Looking at the NCC.HTML I can not see what could be wrong in the XML.

I tried to Import in OBI 391 another book (so another NCC.HTML) and all is fine, so the problem is within the first book itself (the first NCC.HTML).

I have to say that I tried to Import this DTB using Plextalk and it is importing perfectly....;-(

What is wrong in this particular NCC.HTML or whatever SMIL ? Could we have a more explicit error message (at least the name of the file
where the problem could be or the XML tag that is causing the problem ?) ?
To be sure that you can see everything, I will move all the DTB in a Dropbox for you. I add a new file here: only the error message and the NCC.HTML

Thanks for your quick help on this

I noticed the reader did not record a section 'Title' (usually the first one in our DTB) but started directly with the 'Legal statement'
(Mention légale in french). I do not see why it could be a problem, but who knows ?

Hello Rachana,

1) finally I found why OBI 391 was refusing to Import our DTB: nothing to see with the Title not there.
If you look in the NCC HTML I provided you in the DropBox you will see line 128:

Louis XIII : ou comment se déb&rasser d'une mère sans la tuer ; page 77

Notice approx in position 111 you have a character & in déb&rasser. In french it means nothing of course the word is débarrasser. So I imagine it is a typo from our reader when he recorded the section.
I updated that line 128 like this

Louis XIII : ou comment se débarrasser d'une mère sans la tuer ; page 77

and OBI 391 is very happy to Import our DTB.
Now my main "comment" is : Why an Ampersand & is causing such a big problem in OBI that it refuses to Import the whole
book when Plextalk continues to Import it ?

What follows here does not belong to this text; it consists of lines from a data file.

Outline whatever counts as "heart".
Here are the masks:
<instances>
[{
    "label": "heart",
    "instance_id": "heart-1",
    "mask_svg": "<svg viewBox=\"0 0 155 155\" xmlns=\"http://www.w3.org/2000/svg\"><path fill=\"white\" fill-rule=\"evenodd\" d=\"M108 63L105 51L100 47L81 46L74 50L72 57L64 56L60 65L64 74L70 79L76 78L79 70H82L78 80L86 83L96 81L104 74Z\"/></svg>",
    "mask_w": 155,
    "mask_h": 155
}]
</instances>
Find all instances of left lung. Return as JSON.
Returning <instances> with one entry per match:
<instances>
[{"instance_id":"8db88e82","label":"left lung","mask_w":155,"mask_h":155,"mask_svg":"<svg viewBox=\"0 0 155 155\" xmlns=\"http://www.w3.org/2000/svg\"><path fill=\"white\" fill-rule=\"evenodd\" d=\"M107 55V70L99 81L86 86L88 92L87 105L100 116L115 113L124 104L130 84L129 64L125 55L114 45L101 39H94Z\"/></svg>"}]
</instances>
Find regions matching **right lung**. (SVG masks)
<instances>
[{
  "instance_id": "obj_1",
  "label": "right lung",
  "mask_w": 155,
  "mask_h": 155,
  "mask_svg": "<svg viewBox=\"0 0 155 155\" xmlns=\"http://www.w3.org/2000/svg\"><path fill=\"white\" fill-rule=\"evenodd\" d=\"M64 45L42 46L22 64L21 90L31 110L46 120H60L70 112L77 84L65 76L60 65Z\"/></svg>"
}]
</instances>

2) Additionnally my other request to have a better error message in OBI remains...;-) I should get the information that the
error is within the NCC.HTML and possibly indicating the line where the problem is. I have to say that running the DAISY 2.02 Regenerator' on the PLextalk files, I could see that the DAISY 2.02 Regenerator found itself the error and explicitly told me that
it is on line 128 at Position 111....;-)
Is there a chance to have this implemented in OBI ?
Thanks for your help

Hi Eric,

It looks that you are using quite old version of Plextalk. It is creating files with old Windows 1252 encoding. This was also the cause of problem of accents that you reported some weeks ago.
Obi expects UTF 8 encoding, which is the most widely used standard at this time. We have added a checkbox in project preferences to import as per old Windows 1252 encoding. It will solve one issue but it is not possible to fix all the problems of old fileset while import. There are tools available to fix the old files like regenerator that you used, Pipeline 1 also has scripts for fixing errors in DAISY books. It would be good to use these tools for fixing issues in the files created by old tools, before importing in Obi.
Hopefully it will be temporary phase, once you migrate your production system to new technology, you will not face these issues

With regards